[Page]:
+++

Received-SPF: pass (google.com: domain of linux-ext4-owner@vger.kernel.org designates 23.128.96.18 as permitted sender) client-ip=23.128.96.18;
Date:   Thu, 6 May 2021 14:18:36 -0400
From:   Leah Rumancik <leah.rumancik@gmail.com>
To:     "Darrick J. Wong" <djwong@kernel.org>
Cc:     linux-ext4@vger.kernel.org, tytso@mit.edu
Subject: Re: [PATCH v3 2/3] ext4: add ioctl EXT4_IOC_CHECKPOINT
Message-ID: <YJQy/DfuCFyZdwe7@google.com>
References: <20210504163550.1486337-1-leah.rumancik@gmail.com>
 <20210504163550.1486337-2-leah.rumancik@gmail.com>
 <20210505212711.GA8532@magnolia>
 <20210505220844.GD8532@magnolia>
 <20210506155853.GF8532@magnolia>
MIME-Version: 1.0
Content-Type: text/plain; charset=us-ascii
Content-Disposition: inline
In-Reply-To: <20210506155853.GF8532@magnolia>
Precedence: bulk

On Thu, May 06, 2021 at 08:58:53AM -0700, Darrick J. Wong wrote:
> On Wed, May 05, 2021 at 03:08:44PM -0700, Darrick J. Wong wrote:
> > On Wed, May 05, 2021 at 02:27:11PM -0700, Darrick J. Wong wrote:
> > > On Tue, May 04, 2021 at 04:35:49PM +0000, Leah Rumancik wrote:
> > > > ioctl EXT4_IOC_CHECKPOINT checkpoints and flushes the journal. This
> > > > includes forcing all the transactions to the log, checkpointing the
> > > > transactions, and flushing the log to disk. This ioctl takes u64 "flags"
> > > > as an argument. With the EXT4_IOC_CHECKPOINT_FLAG_DISCARD flag set, the
> > > > journal blocks are also discarded.
> > > > 
> > > > Systems that wish to achieve content deletion SLO can set up a daemon
> > > > that calls this ioctl at a regular interval such that it matches with the
> > > > SLO requirement. Thus, with this patch, the ext4_dir_entry2 wipeout
> > > > patch[1], and the Ext4 "-o discard" mount option set, Ext4 can now
> > > > guarantee that all data will be erased
> > > 
> > > Er... what specifically does "data" mean?  File data, or just the dirent
> > > blocks?
> > > 
> > > I think this is only true if discard_zeroes_data == 1, right?  The last
> > > I looked, ext4 was calling REQ_OP_DISCARD, not REQ_OP_WRITE_ZEROES.

+++

[Data provided]:
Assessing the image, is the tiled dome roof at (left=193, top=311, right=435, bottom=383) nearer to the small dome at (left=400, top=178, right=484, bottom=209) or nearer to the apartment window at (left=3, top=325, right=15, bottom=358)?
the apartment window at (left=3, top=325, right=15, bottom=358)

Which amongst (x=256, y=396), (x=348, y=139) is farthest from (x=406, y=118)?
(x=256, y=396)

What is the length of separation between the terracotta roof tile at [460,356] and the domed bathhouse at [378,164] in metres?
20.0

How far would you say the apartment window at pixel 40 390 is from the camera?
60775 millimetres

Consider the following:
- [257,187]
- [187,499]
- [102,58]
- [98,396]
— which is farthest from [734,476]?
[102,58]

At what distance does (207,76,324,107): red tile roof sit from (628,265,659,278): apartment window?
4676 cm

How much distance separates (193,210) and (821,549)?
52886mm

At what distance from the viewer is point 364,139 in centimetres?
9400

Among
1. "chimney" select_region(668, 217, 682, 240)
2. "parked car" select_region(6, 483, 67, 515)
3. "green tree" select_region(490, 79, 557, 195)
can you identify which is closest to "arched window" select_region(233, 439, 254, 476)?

+++

[Exercise tasks]:
**A.** According to the email, what happens to the journal blocks when the EXT4_IOC_CHECKPOINT_FLAG_DISCARD flag is set?
**B.** Extract the passage of the email starting with "On Thu, May" and going on through "are also discarded.".

[Answers]:
**A.** They are also discarded.

**B.**
On Thu, May 06, 2021 at 08:58:53AM -0700, Darrick J. Wong wrote:
> On Wed, May 05, 2021 at 03:08:44PM -0700, Darrick J. Wong wrote:
> > On Wed, May 05, 2021 at 02:27:11PM -0700, Darrick J. Wong wrote:
> > > On Tue, May 04, 2021 at 04:35:49PM +0000, Leah Rumancik wrote:
> > > > ioctl EXT4_IOC_CHECKPOINT checkpoints and flushes the journal. This
> > > > includes forcing all the transactions to the log, checkpointing the
> > > > transactions, and flushing the log to disk. This ioctl takes u64 "flags"
> > > > as an argument. With the EXT4_IOC_CHECKPOINT_FLAG_DISCARD flag set, the
> > > > journal blocks are also discarded.